“Defined by Tucci’s natural charm and laid-back enjoyment of all he experiences, it makes for particularly soothing Sunday night viewing”

Stanley Tucci: Searching for Italy

Stanley Tucci: Searching for Italy, BBC2

“The new series, as with its predecessor, is intimate and easy. Defined by Tucci’s natural charm and laid-back enjoyment of all he experiences – the food of Italy, and, crucially the people who cook it – it makes for particularly soothing Sunday night viewing: his chatty, interested approach helps transport you away from your freezing cold flat and right there into the Italian countryside or golden beach with him.”
Lauren O’Neill, The i

“One of the familiar problems with this type of programme is the way the host is beadily watched by the people who have cooked for him. Tucci is hardly likely to vomit into his hand and use words such as ‘disgusting’ and ‘inedible’, even if food in Italy rarely is, but it made the whole thing feel slightly repetitive, which, if you were being charitable, you could say was mesmerising.
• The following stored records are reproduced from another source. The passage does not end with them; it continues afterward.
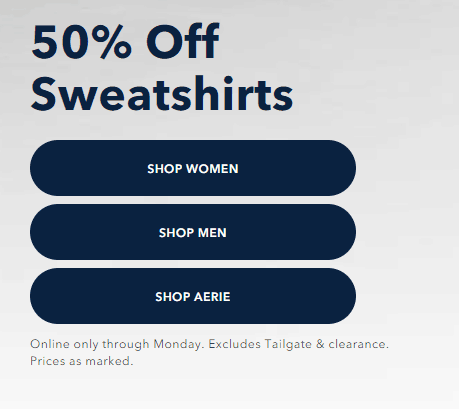 50% Off Sweatshirts

SHOP WOMEN

SHOP MEN

SHOP AERIE

Online only through Monday. Excludes Tailgate & clearance. Prices as marked.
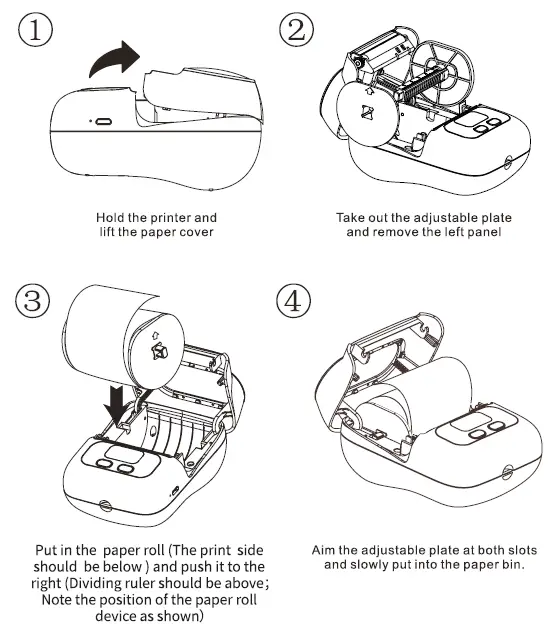 ①

Hold the printer and lift the paper cover

②

Take out the adjustable plate and remove the left panel

③

Put in the paper roll (The print side should be below ) and push it to the right (Dividing ruler should be above; Note the position of the paper roll device as shown)

④

Aim the adjustable plate at both slots and slowly put into the paper bin.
I found it dull.”
Ben Dowell, The Times

Everyone Can Rap, ITV

“I liked the meeting room aesthetic and the low-stakes, anti-hysterical feel of it all. It’s all incredibly sweet and heartwarming. It lives in the same territory as Gareth Malone and his choirs, and is uplifting wherever it can find an opportunity to be.”
Rebecca Nicholson, The Guardian

1978: The Winter of Discontent, Channel 5

“It was one of those social history programmes thrown together by Channel 5. You know the type: archive footage, celebrity talking heads, and a desire to pad out the serious stuff – strikes, inflation – with nostalgia. The programme served as a trip down memory lane for those old enough to remember it, and a serviceable primer for any young person who would like to understand why people keep drawing parallels between 1978 and now.”
Anita Singh, The Telegraph

Dal y Mellt, S4C/BBC iPlayer

“Dal y Mellt is an attempt to replicate the jittery energy of Guy Ritchie films and Irvine Welsh adaptations, while paying homage to Tony Soprano’s leather jacket. It does this with mixed success. Writer Iwan Roberts has adapted his own novel for television and the screenplay could do with tightening up – the viewer is introduced to various characters but made to wait for any explanation of who they are, how they’re connected, or what they’re doing. But if you stick with it, it has a scruffy charm.”
Anita Singh, The Telegraph

Karen Pirie, ITV

“Karen Pirie continued to weave its magic, deftly holding its two timelines together in its story of the cold case investigation into the grisly 1996 killing of Rosie Duff in St Andrews. It’s defiantly slow, deservedly luxuriating in its two-hour episodes (normally how long it takes ITV to wrap up a murder investigation). The more time spent with Lauren Lyle’s magnetic heroine, with her tank tops, bovver boots and bum bag, the better, I say.”